* [DATA FOR THIS EXERCISE]
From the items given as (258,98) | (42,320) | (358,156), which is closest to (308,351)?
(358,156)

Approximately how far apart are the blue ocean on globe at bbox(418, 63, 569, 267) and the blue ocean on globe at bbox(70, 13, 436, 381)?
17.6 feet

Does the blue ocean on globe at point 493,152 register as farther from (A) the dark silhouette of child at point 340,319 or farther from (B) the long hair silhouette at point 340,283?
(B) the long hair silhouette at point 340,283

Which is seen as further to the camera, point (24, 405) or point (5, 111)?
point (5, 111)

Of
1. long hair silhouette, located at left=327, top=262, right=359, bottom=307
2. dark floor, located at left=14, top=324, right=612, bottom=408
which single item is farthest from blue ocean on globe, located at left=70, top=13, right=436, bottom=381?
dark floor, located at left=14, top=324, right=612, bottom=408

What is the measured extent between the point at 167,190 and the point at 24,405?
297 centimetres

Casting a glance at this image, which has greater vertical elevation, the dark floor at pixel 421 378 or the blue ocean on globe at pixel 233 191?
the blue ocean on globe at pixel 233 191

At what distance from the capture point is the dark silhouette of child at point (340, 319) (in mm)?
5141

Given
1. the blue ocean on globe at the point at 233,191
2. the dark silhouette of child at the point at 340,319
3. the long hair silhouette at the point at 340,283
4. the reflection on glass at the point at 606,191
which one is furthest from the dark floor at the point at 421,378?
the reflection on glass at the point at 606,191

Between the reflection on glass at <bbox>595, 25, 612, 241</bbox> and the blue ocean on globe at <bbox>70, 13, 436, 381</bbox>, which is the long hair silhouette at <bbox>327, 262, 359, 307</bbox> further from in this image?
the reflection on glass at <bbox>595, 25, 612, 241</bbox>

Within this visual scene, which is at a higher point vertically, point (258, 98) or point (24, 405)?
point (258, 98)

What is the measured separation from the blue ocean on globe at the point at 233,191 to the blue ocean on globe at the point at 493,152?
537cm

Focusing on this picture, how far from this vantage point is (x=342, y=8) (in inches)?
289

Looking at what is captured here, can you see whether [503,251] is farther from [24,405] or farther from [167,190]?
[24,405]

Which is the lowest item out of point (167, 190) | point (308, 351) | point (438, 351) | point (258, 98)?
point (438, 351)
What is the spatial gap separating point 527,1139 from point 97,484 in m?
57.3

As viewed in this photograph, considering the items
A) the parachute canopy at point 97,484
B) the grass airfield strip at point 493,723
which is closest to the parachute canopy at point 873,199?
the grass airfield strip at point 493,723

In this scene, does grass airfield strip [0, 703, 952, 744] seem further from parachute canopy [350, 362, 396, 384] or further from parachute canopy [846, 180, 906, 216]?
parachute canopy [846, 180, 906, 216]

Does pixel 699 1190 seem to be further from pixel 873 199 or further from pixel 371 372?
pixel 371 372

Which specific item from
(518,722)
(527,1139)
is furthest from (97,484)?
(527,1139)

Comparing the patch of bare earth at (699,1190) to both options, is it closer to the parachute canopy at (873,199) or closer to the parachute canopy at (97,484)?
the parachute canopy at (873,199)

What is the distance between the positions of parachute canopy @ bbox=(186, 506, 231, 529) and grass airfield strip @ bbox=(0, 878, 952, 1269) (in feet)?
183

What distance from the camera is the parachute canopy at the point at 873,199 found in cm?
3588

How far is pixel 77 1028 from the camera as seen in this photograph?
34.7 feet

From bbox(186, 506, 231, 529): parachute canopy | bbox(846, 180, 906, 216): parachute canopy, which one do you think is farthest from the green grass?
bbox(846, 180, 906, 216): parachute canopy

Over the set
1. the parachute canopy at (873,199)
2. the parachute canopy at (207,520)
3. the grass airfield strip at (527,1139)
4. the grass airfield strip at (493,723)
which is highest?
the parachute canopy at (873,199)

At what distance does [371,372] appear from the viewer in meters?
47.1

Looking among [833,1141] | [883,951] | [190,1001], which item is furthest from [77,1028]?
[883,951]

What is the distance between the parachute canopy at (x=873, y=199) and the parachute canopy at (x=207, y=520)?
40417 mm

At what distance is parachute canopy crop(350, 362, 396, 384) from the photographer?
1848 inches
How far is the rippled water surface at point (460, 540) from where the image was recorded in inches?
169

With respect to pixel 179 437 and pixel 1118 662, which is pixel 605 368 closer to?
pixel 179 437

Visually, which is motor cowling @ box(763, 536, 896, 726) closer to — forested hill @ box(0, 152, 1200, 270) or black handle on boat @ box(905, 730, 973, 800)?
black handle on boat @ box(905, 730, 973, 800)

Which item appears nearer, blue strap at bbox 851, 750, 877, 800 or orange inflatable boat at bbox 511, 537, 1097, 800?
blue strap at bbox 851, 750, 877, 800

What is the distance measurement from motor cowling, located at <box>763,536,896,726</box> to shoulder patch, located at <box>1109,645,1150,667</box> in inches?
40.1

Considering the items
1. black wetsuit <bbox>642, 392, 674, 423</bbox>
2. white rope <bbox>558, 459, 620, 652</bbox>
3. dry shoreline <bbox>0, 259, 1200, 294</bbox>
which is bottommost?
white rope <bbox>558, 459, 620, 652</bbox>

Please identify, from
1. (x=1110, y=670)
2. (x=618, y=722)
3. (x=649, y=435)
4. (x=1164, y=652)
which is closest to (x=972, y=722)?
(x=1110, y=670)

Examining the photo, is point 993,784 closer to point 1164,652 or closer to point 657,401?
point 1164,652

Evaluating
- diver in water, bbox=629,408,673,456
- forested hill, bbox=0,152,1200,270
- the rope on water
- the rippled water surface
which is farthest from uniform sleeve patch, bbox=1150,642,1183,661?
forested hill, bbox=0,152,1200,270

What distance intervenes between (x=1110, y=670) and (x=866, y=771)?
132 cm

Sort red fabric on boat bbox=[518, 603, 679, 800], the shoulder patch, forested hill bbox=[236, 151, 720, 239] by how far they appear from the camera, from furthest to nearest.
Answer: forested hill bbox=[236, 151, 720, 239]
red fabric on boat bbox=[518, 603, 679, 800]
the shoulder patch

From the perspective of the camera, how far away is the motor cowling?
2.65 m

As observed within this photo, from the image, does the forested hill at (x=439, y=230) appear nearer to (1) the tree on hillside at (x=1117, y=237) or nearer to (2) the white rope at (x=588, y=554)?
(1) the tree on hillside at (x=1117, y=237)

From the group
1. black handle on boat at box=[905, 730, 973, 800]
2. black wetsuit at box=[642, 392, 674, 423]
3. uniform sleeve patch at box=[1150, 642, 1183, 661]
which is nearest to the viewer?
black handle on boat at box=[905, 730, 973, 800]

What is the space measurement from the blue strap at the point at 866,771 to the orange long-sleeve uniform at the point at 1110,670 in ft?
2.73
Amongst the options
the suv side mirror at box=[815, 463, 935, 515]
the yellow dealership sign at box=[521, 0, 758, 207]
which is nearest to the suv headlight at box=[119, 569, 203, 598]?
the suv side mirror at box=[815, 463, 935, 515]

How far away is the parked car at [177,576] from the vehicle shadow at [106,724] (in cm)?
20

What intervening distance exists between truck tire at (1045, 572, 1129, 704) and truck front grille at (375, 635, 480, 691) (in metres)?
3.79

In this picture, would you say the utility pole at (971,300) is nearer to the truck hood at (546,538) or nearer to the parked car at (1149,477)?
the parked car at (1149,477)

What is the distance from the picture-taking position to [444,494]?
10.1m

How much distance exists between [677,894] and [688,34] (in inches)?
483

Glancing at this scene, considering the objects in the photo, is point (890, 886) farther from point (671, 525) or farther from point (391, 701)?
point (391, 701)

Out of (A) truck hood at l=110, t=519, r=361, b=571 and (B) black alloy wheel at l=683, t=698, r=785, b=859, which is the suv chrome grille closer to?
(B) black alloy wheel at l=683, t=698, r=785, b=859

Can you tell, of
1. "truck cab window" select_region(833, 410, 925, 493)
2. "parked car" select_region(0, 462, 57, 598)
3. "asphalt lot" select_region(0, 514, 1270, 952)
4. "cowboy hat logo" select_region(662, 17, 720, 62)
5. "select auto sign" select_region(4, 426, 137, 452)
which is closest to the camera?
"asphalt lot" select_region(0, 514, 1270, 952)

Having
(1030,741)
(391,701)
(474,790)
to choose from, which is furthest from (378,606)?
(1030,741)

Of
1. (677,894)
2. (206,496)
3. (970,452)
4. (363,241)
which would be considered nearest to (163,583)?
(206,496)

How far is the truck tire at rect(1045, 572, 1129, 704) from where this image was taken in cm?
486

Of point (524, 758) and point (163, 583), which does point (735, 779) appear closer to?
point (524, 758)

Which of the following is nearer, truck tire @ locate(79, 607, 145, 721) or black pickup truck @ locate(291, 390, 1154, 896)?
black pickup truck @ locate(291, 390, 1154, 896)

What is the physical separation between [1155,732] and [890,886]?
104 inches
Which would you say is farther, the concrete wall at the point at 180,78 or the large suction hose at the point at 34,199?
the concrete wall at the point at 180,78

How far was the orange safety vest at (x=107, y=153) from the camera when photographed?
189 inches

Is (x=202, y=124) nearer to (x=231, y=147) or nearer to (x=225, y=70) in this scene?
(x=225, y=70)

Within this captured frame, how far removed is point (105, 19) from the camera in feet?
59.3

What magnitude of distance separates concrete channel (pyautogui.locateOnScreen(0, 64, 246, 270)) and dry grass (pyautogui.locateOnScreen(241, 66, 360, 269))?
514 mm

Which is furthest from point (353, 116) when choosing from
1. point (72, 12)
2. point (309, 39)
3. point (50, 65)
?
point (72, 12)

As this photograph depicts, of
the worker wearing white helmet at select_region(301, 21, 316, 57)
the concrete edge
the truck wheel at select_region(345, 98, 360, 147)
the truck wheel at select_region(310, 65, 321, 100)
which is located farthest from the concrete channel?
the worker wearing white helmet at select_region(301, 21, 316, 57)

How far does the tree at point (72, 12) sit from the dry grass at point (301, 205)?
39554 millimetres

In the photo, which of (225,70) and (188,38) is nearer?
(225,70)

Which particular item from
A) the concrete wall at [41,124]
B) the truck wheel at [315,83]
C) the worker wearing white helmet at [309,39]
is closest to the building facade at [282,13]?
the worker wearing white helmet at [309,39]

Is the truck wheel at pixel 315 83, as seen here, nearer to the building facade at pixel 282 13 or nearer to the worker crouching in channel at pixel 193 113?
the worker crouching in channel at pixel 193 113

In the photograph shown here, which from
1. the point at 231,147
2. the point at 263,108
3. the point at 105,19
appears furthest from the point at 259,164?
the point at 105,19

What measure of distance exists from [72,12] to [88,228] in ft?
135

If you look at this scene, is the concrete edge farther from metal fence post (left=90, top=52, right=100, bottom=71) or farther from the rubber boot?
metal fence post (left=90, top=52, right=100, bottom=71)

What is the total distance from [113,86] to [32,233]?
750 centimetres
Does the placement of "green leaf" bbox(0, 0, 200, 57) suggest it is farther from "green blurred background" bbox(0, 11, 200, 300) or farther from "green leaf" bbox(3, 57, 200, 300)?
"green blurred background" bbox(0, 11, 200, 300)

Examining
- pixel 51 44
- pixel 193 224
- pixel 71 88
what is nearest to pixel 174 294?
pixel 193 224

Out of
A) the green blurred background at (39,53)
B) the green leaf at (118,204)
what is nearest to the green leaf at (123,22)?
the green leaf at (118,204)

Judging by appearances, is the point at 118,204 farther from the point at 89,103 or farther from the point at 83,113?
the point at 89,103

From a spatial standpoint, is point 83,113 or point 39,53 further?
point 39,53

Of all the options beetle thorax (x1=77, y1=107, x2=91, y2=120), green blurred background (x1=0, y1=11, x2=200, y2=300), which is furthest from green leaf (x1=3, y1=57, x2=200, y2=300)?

* [WRITTEN REQUEST] Output the line holding "In the photo, which", then every later line through the end of the records above, exactly as given and nothing else.

* [OUTPUT OF THE EXERCISE]
In the photo, which of (225,70) and (188,38) is nearer?
(225,70)

Which particular item from
A) the concrete wall at [41,124]
B) the truck wheel at [315,83]
C) the worker wearing white helmet at [309,39]
is closest to the building facade at [282,13]?
the worker wearing white helmet at [309,39]

Is the truck wheel at pixel 315 83, as seen here, nearer to the building facade at pixel 282 13 or nearer to the worker crouching in channel at pixel 193 113?
the worker crouching in channel at pixel 193 113

In the photograph shown here, which from
1. the point at 231,147
2. the point at 263,108
3. the point at 105,19
appears furthest from the point at 259,164?
the point at 105,19

What measure of distance exists from [72,12] to [88,228] in ft?
135

If you look at this scene, is the concrete edge farther from metal fence post (left=90, top=52, right=100, bottom=71) or farther from the rubber boot?
metal fence post (left=90, top=52, right=100, bottom=71)

What is the total distance from [113,86] to [32,233]?
750 centimetres
Does the placement of "green leaf" bbox(0, 0, 200, 57) suggest it is farther from "green blurred background" bbox(0, 11, 200, 300) or farther from "green leaf" bbox(3, 57, 200, 300)?
"green blurred background" bbox(0, 11, 200, 300)

Examining
- pixel 51 44
- pixel 193 224
- pixel 71 88
what is nearest to pixel 174 294?
pixel 193 224

Out of
A) the green blurred background at (39,53)
B) the green leaf at (118,204)
what is nearest to the green leaf at (123,22)?
the green leaf at (118,204)

Judging by appearances, is the point at 118,204 farther from the point at 89,103 or farther from the point at 83,113?
the point at 89,103

From a spatial standpoint, is point 83,113 or point 39,53 further?
point 39,53

Of all the options beetle thorax (x1=77, y1=107, x2=91, y2=120), green blurred background (x1=0, y1=11, x2=200, y2=300), which is furthest from green leaf (x1=3, y1=57, x2=200, y2=300)?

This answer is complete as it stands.